All proceeds benefit burn survivors who are or have been patients in Akron Children’s Hospital’s Paul and Carol David Foundation Burn Institute.

“By supporting this local event you are investing in our community,” said Mark Harper, Akron firefighter and event organizer. “It is important for burn survivors to know that the community is here to support them.”

The fundraiser costs $80 for a couple or $50 for a single, and includes a social hour followed by dinner, live and silent auctions, basket raffles and a reverse raffle with a grand prize of $1,500. Please call 330-535-8813 to make your reservation. Sponsorship for burn survivors also can be purchased.

Raffle and auction items still needed. To learn more, please email Tricia Kendrick at takendrick@kendrickenvironmental.com; or contact Mark Harper for general information or to sponsor a survivor at 330-813-0585 or pubed2@aol.com.

Fazio reunion party

Former employees of the Akron, Canton and Cleveland-area Fazio grocery stores won’t be in anyone’s checkout lines come Sunday. They will, however, be checking in on one another after all those years of not seeing each other on the job.

The reunion party is planned for 1 to 6 p.m. at the VFW Pavilion, 690 W. Waterloo Road, Akron.

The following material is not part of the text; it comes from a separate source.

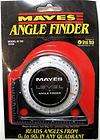 Mayes Angle Finder Brand New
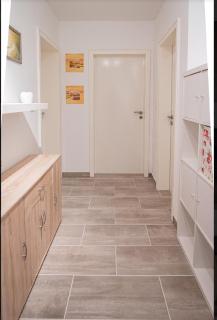 Wohnung in Edermünde - 8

Event organizer Cathy Brown said lots of fun activities are planned. Food is being provided with attendees asked to bring their own beverages. Cost is $10, adults; $5, children. For more information, please call Brown at 330-785-1871.

Nonprofits to get cars

The All-Star Training Club is one of 250 finalists in “Toyota’s 100 Cars for Good” program, which is poised to award vehicles to 100 nonprofits based on votes received by Tuesday.

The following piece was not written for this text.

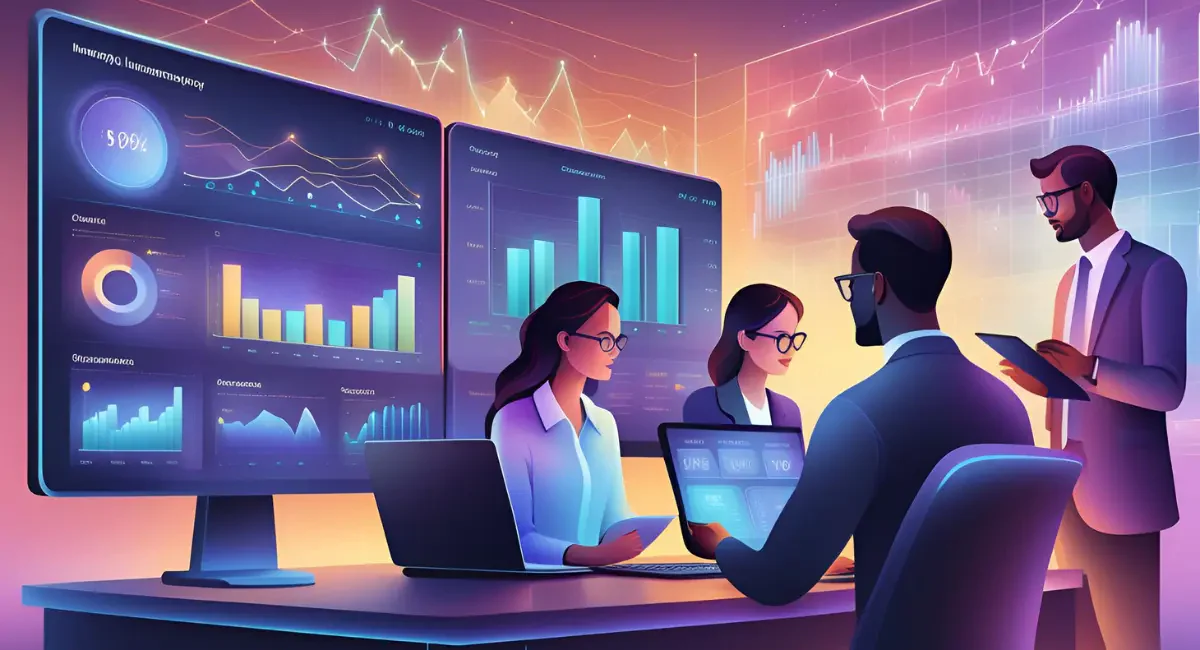 cara kerja sistem erp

Executive Director Dan Lancianese is asking for the public’s support in the club’s quest for a new Toyota Sienna. Visitors to www.Facebook.com/Toyota receive two votes each day to select two organizations they feel deserve the vehicles.

“If All-Star Training receives the most votes and is awarded the vehicle, it will be used for our athletes with disabilities who have difficulty consistently attending programs due to lack of reliable transportation,” Lancianese said. “The addition of a company van would help ATC begin to eliminate the barriers that stand in the way of individuals with disabilities living a healthier and more energetic life.”

ATC is a nonprofit “established for the purpose of providing integrated sports, educational and social/emotional programs for individuals with or without disabilities where mental and physical limitations are not considered. ATC is also a sanctioned Special Olympic organization.”

Gala benefit

“A Celebration of Life” is the theme for the Akron General Women’s Board Gala — a black-tie dinner, auction, VIP cocktail reception and entertainment — scheduled for 6 p.m. Nov. 9 at the Hilton Akron/Fairlawn, 3180 W. Market St., Akron. Master of ceremonies will be WKYC-TV’s chief meteorologist Betsy Kling.

The women’s board has donated more than $6 million to hospital services and clinic programs. Members also fulfill roles as hospital volunteers and goodwill ambassadors for the Akron General Health System.

Proceeds from this year’s gala benefit the Akron General McDowell Cancer Center and the Tony Gorant Community Leadership Institute.